The Journal of Bone and Joint Surgery, Vol 61, Issue 2 201-207, Copyright © 1979 by Journal of Bone and Joint Surgery, Inc
Failed lumbar disc surgery and repeat surgery following industrial injuries
G Waddell, EG Kummel, WN Lotto, JD Graham, H Hall and JA McCulloch
One hundred and seventy-nine of the compensation patients in this study who
had one low-back operation had to have repeat back surgery. One hundred and
three Workmen's Compensation Board patients who were reoperated on by a
number of surgeons in the Toronto area were independently reviewed with one
to two years of follow-up. Many had residual back pain, limited lumbar
movement, presisting nerve-root deficits, and psychological disturbances.
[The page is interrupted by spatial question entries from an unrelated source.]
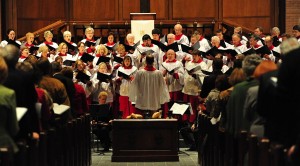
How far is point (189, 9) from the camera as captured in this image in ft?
71.1

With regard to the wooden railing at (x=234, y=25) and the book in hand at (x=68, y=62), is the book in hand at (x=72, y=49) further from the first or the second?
the wooden railing at (x=234, y=25)

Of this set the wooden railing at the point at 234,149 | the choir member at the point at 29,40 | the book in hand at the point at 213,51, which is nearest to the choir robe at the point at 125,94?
the book in hand at the point at 213,51

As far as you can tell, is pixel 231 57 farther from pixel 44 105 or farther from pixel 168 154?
pixel 44 105

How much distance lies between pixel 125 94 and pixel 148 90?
1.01m

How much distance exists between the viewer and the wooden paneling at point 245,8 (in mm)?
21078

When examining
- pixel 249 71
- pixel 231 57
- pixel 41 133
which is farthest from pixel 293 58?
pixel 231 57

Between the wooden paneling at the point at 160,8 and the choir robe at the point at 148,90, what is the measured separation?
7396mm

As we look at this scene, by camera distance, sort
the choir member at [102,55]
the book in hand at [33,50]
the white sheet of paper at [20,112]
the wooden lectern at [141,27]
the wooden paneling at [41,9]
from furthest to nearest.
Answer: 1. the wooden paneling at [41,9]
2. the wooden lectern at [141,27]
3. the book in hand at [33,50]
4. the choir member at [102,55]
5. the white sheet of paper at [20,112]

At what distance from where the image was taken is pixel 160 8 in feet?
71.5

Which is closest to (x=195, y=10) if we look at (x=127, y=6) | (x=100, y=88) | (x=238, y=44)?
(x=127, y=6)

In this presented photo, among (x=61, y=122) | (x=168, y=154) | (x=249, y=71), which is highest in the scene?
(x=249, y=71)

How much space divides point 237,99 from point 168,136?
4.55 m

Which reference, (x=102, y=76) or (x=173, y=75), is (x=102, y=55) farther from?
(x=173, y=75)

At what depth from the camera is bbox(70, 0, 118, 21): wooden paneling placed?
21.7m
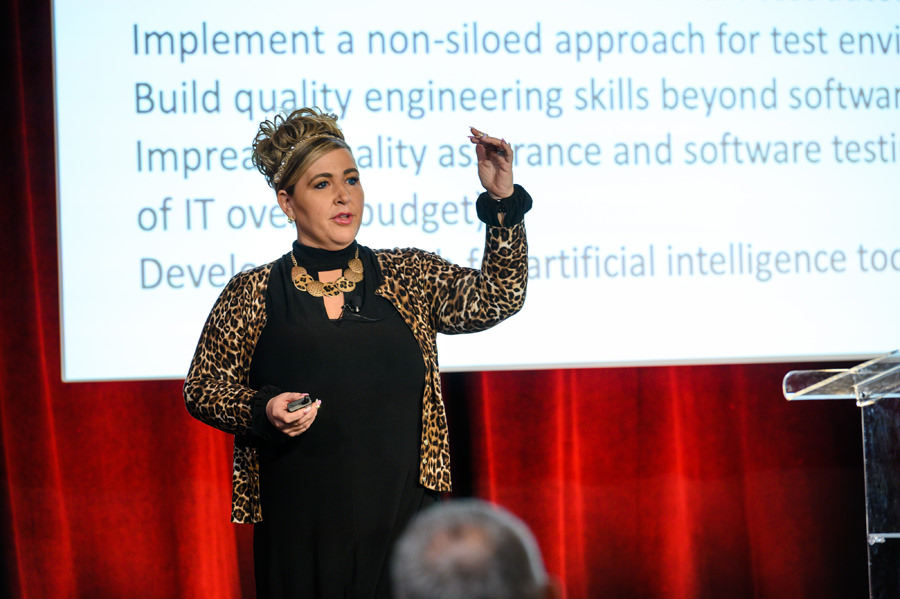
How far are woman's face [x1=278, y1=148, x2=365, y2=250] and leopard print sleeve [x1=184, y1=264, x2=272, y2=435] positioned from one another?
129mm

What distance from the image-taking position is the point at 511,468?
329 cm

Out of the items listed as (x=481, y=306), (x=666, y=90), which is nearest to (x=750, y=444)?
(x=666, y=90)

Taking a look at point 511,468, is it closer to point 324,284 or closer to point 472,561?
point 324,284

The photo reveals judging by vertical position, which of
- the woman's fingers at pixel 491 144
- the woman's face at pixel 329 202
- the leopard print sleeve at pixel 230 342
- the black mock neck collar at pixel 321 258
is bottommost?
the leopard print sleeve at pixel 230 342

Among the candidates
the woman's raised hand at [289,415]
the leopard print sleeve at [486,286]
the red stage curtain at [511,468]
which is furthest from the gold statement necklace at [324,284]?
the red stage curtain at [511,468]

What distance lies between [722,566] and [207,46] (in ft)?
8.07

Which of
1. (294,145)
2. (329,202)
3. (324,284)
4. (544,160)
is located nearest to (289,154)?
(294,145)

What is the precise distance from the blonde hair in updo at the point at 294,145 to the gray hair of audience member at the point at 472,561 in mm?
1263

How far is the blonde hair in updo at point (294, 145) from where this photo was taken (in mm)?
1823

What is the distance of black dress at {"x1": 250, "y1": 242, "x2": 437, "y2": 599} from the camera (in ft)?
5.60

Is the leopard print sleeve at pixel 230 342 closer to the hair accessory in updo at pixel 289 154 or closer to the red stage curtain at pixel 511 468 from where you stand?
the hair accessory in updo at pixel 289 154

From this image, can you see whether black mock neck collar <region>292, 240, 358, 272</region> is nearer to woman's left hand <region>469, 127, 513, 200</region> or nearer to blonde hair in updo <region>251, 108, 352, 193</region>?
blonde hair in updo <region>251, 108, 352, 193</region>

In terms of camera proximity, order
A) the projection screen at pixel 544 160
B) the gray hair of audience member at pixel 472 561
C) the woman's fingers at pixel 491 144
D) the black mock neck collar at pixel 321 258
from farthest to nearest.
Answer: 1. the projection screen at pixel 544 160
2. the black mock neck collar at pixel 321 258
3. the woman's fingers at pixel 491 144
4. the gray hair of audience member at pixel 472 561

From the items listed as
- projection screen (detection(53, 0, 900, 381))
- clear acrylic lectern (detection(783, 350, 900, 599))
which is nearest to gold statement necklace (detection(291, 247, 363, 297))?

Forty per cent of the second operations were successful. Subsequent
operations yielded progressively poorer results and made more patients
worse than better. Operations were frequently undertaken without clear
indications or evidence of correctable organic lesions. The results of
repeat operations were better when the preceding operation had given more
than six months' relief, when sciatica overshadowed back pain, and when a
definite recurrent disc herniation was found. Scarring and neurolysis,
previous infection, repair of a pseudarthrosis, and adverse psychological
factors precluded a good result. Careful patient selection based on total
evaluation of the disability including psychological assessment, accurate
localization of the lesion by detailed investigation, and, most important,
a logical sequence of decisions based on clear, objective criteria are
prerequisites for this complex and demanding surgery. Caution and restraint
are required when contemplating repeat back surgery.